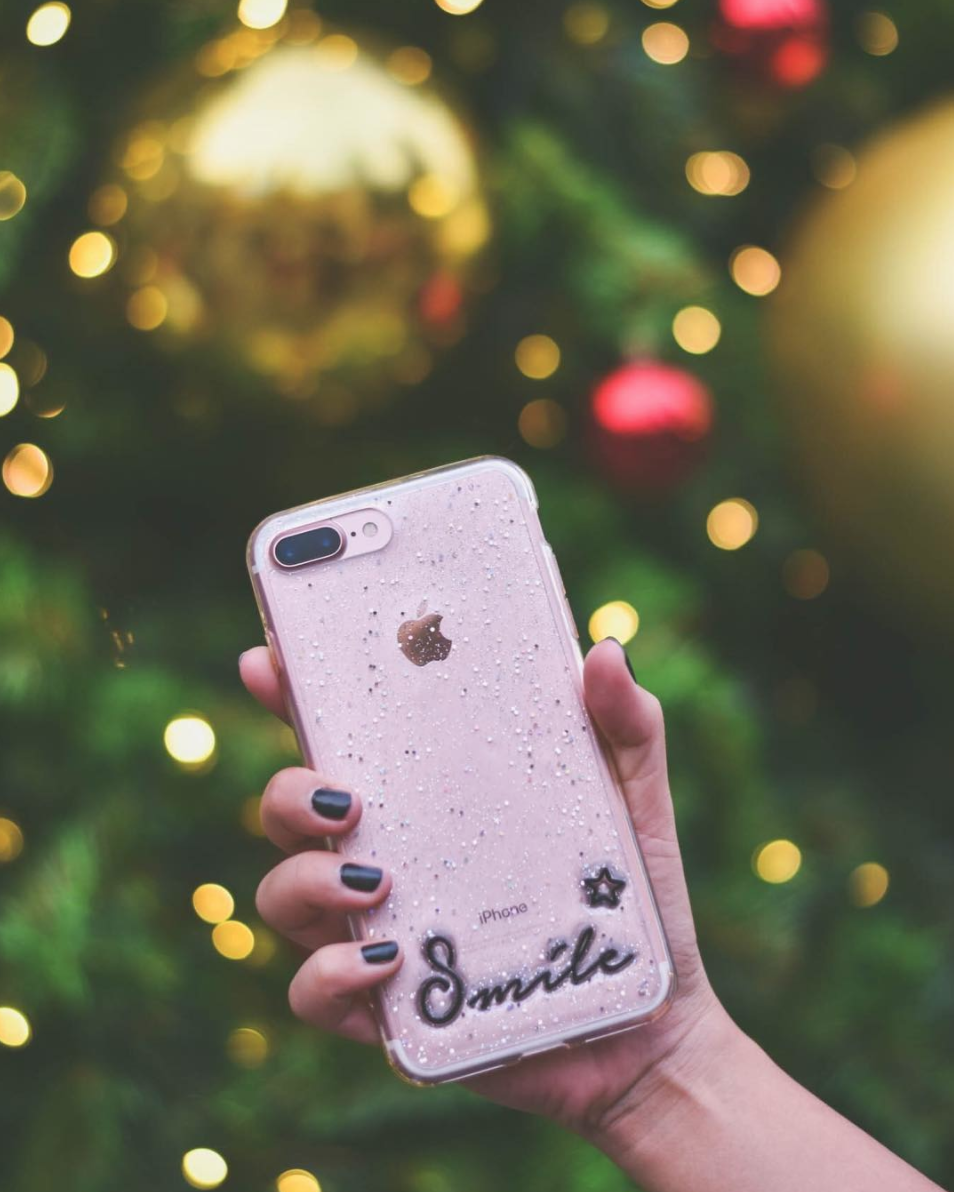 For those addicted to their cell phones, craft a customized phone case to showcase a picture, drawing or pressed flowers.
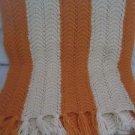 Vintage Crocheted Ripple Striped 84 X 59 Hand Made Fringed Afghan Orange Cream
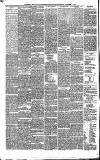 Stroud News and Gloucestershire Advertiser Saturday 21 December 1867 Page 4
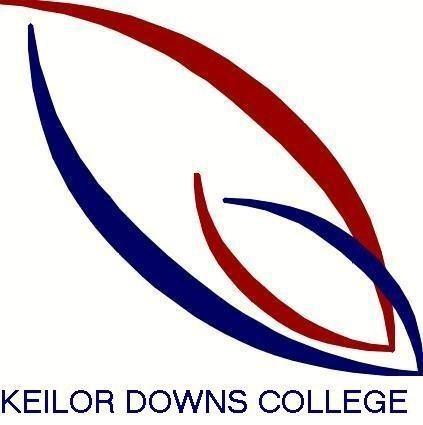 Trường Trung Học Keilor Downs College - Victoria, Úc
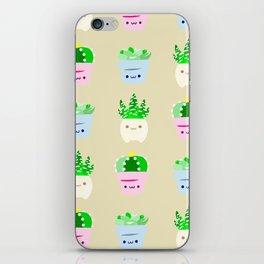 succulent 1 iPhone Skin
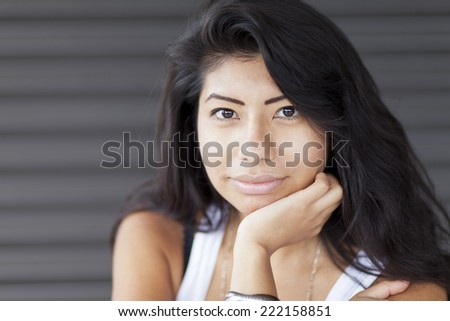 Portrait Of A Serious Spanish Woman  - stock photo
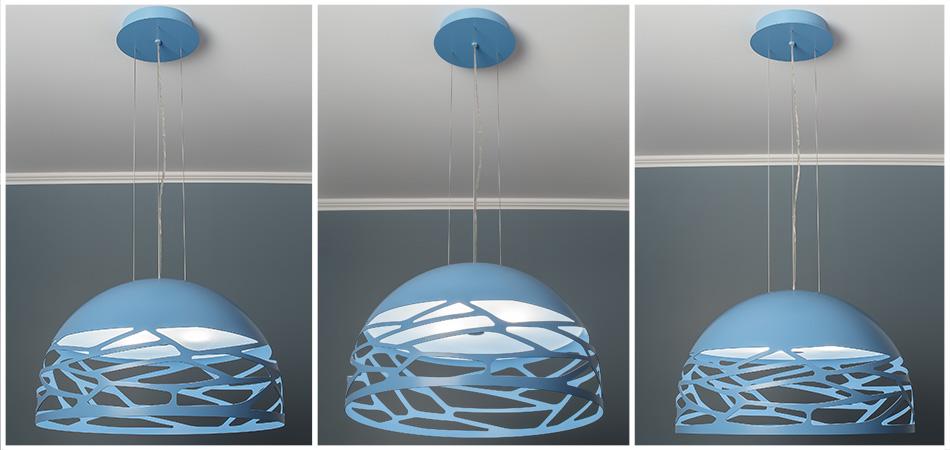 Подвесные светильники Kelly, Studio Italia Design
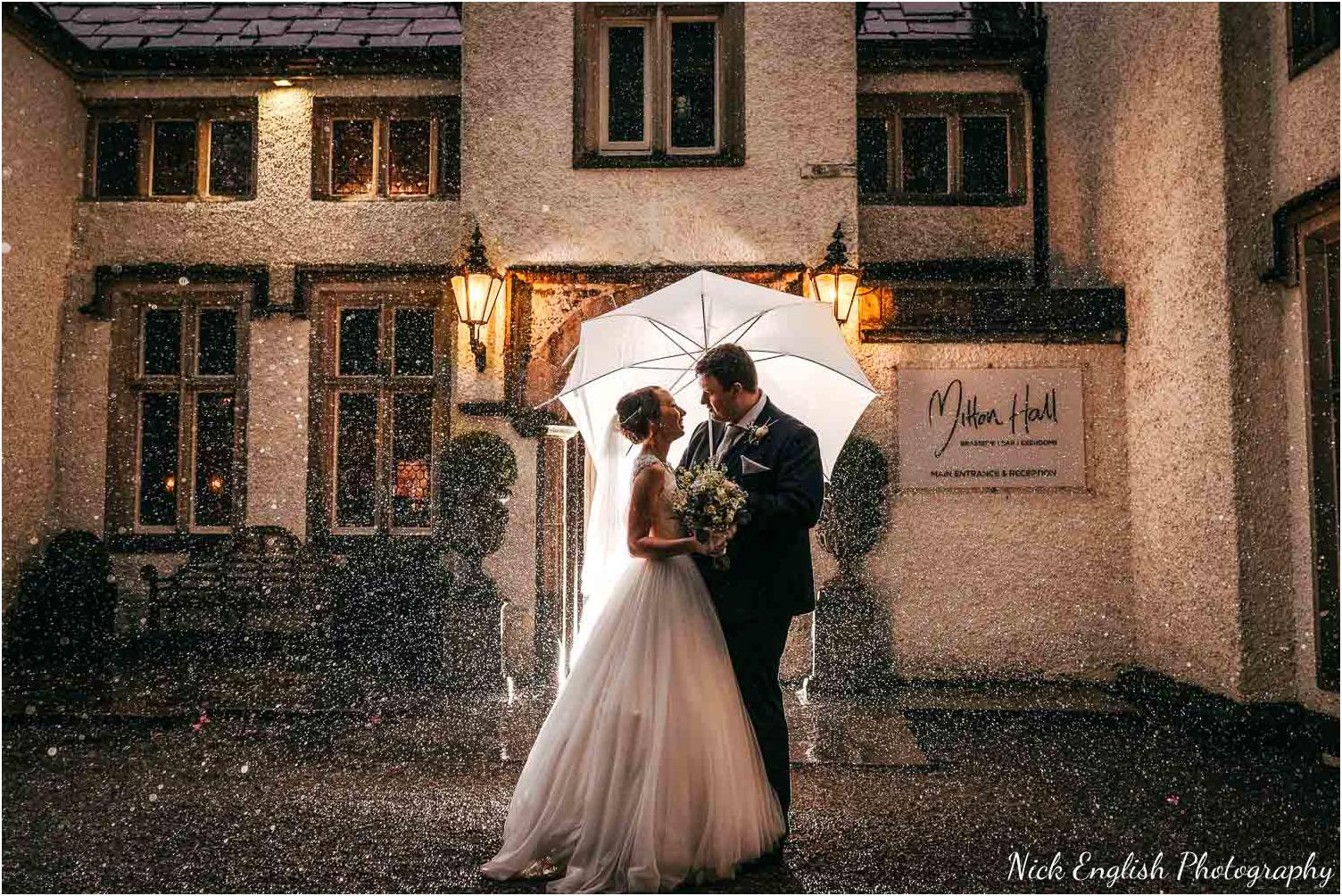 Mitton Hall Wedding Photographer Rain Umbrella Night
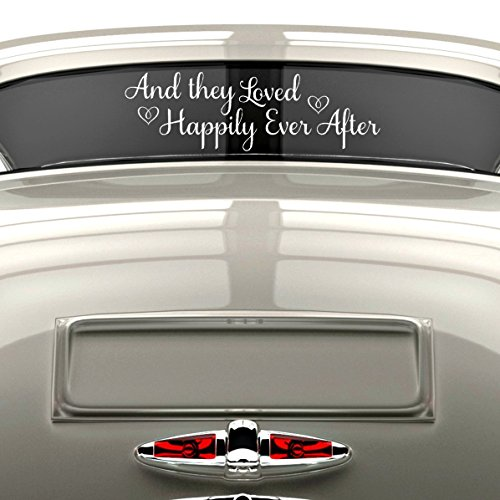 wedding decals - 3
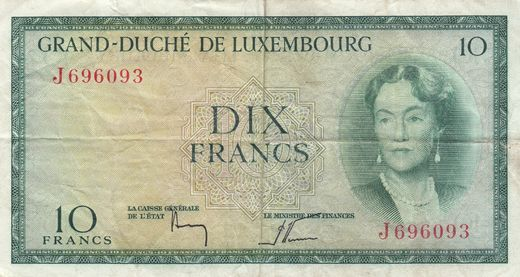 Luxemburg 10 Francs ND(1954) P-48 ( 1-1+ )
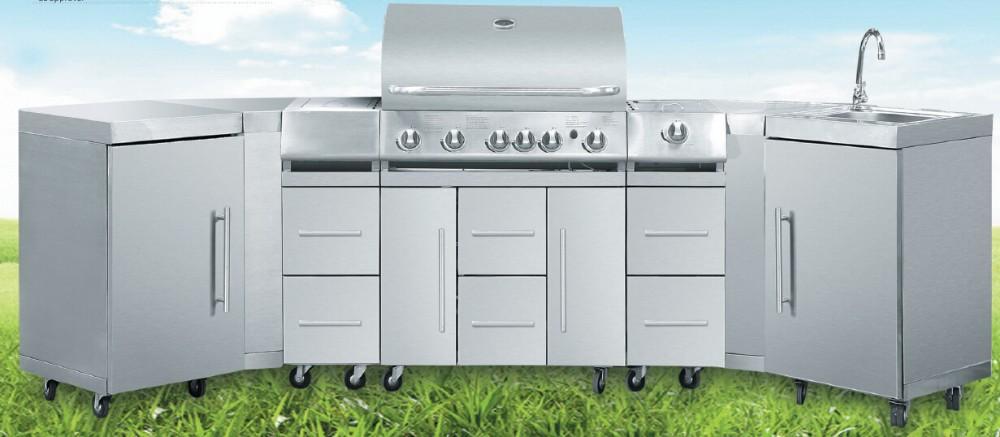 beliebt gasgrill grill outdoor k che grill im freien gas. Black Bedroom Furniture Sets. Home Design Ideas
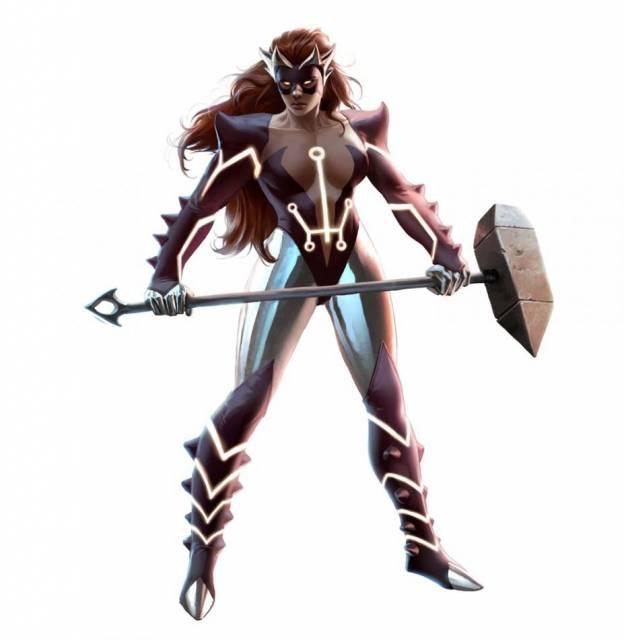 Skirn: Breaker of Men (Titania)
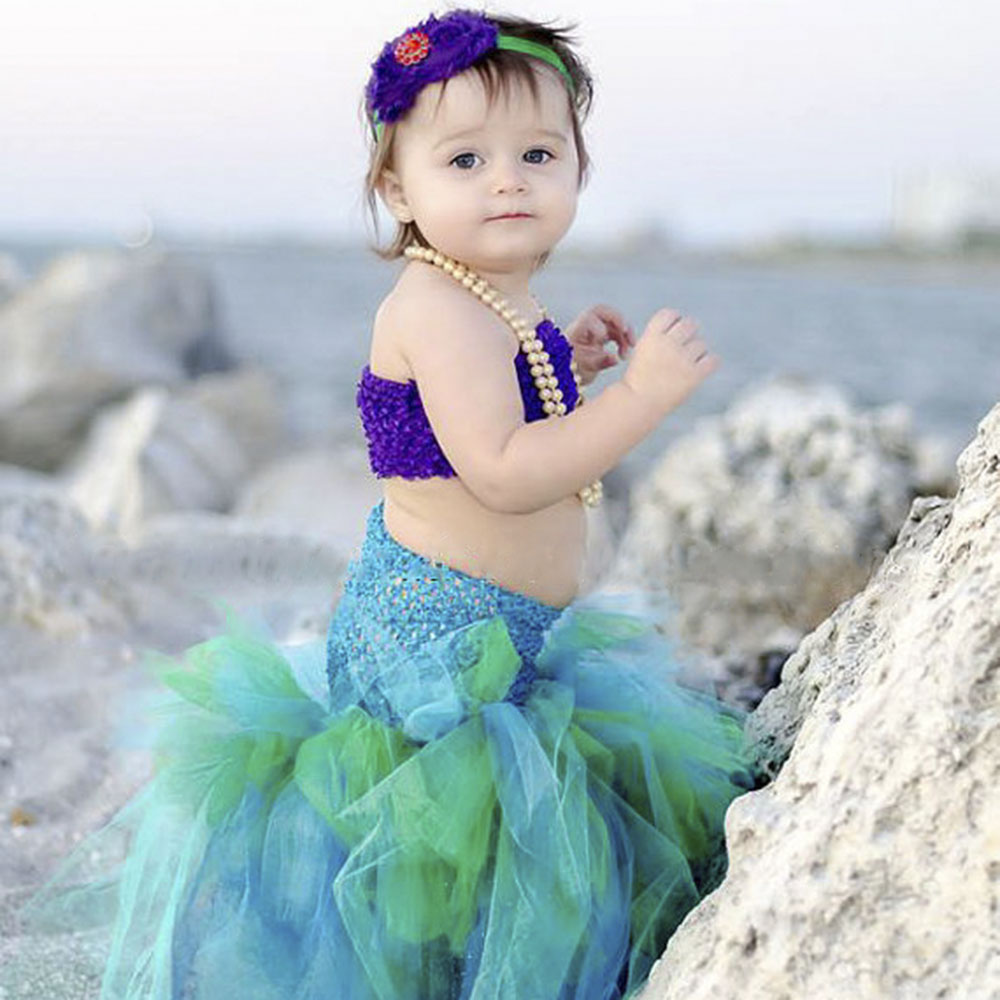 Handmade Girls Formal Dresses Kids Little Mermaid Dress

(Problem description)
In your copy of the listing above, every line must match exactly and no picture may appear.

(Written answer)
 For those addicted to their cell phones, craft a customized phone case to showcase a picture, drawing or pressed flowers.
 Vintage Crocheted Ripple Striped 84 X 59 Hand Made Fringed Afghan Orange Cream
 Stroud News and Gloucestershire Advertiser Saturday 21 December 1867 Page 4
 Trường Trung Học Keilor Downs College - Victoria, Úc
 succulent 1 iPhone Skin
 Portrait Of A Serious Spanish Woman  - stock photo
 Подвесные светильники Kelly, Studio Italia Design
 Mitton Hall Wedding Photographer Rain Umbrella Night
 wedding decals - 3
 Luxemburg 10 Francs ND(1954) P-48 ( 1-1+ )
 beliebt gasgrill grill outdoor k che grill im freien gas. Black Bedroom Furniture Sets. Home Design Ideas
 Skirn: Breaker of Men (Titania)
 Handmade Girls Formal Dresses Kids Little Mermaid Dress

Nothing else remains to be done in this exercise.